The constitutive insulator activity of the Fab-7
boundary is generated by a series of functionally redundant sub-elements whose activity is developmentally restricted. Here we report the identification and characterization of a factor, Elba, which confers the insulator activity of one of these sub-elements in early embryos. Elba is an unusual hetero-tripartite complex. It consists of two ~40 kDa proteins, Elba1 and Elba2, that have a C-terminal 90 amino acid BEN domain embedded in a larger 130 amino acid region of homology. The BEN domain is found in insect and vertebrate nuclear proteins and has been implicated in protein:protein interactions and transcriptional regulation (Abhiman et al., 2008
). The third protein, Elba3 has no distinctive domains and seems to be limited to the Drosophilids. All three proteins are present in the Elba complex detected in nuclear extracts and are required to reconstitute Elba DNA binding in vitro.

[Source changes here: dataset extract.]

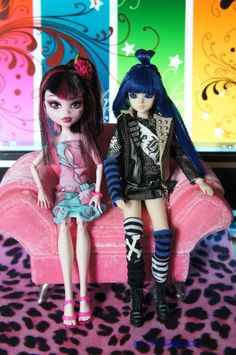 My first pullip doll, Groove J-doll Andrassy Ave.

Our functional studies indicate that DNA binding is mediated by the C-terminal domains of Elba1 and Elba2; however, in order to form a DNA binding ‘pocket’ that recognizes the asymmetric Elba sequence, CCAATAAG, Elba1 and Elba2 must be linked in a ‘heterodimer’ (). In the tripartite Elba complex, this seems to be the role of Elba3. It brings Elba1 and Elba2 together by interacting with sequences in the N-terminal half of the two proteins. These conclusions are supported by a number of findings. First, it is possible to circumvent the requirement for Elba3 by fusing a heterologous dimerization domain, in this case GST, to the N-terminus of full length Elba1 and Elba2. When co-translated, these two fusion proteins shift the Elba probe without Elba3. On the other hand, they can still interact with Elba3 as the shift generated by the two proteins can be supershifted by the addition of Elba3. Second, the Elba1C and Elba2C proteins, which span the 130 amino acid C-terminal homology region, can reconstitute full DNA binding activity when fused to GST. Since GST is known to dimerize, but not form higher order complexes, this would argue that the Elba DNA binding pocket is likely formed by a GST-Elba1C:GST-Elba2C dimer rather than by some other more complicated combination of the two proteins. Moreover, this binary complex has the same sequence specificity as the native hetero-tripartite complex. On the other hand, the GST-Elba1C:GST-Elba2C proteins differ from the full length GST fusions in that they don't interact with Elba3.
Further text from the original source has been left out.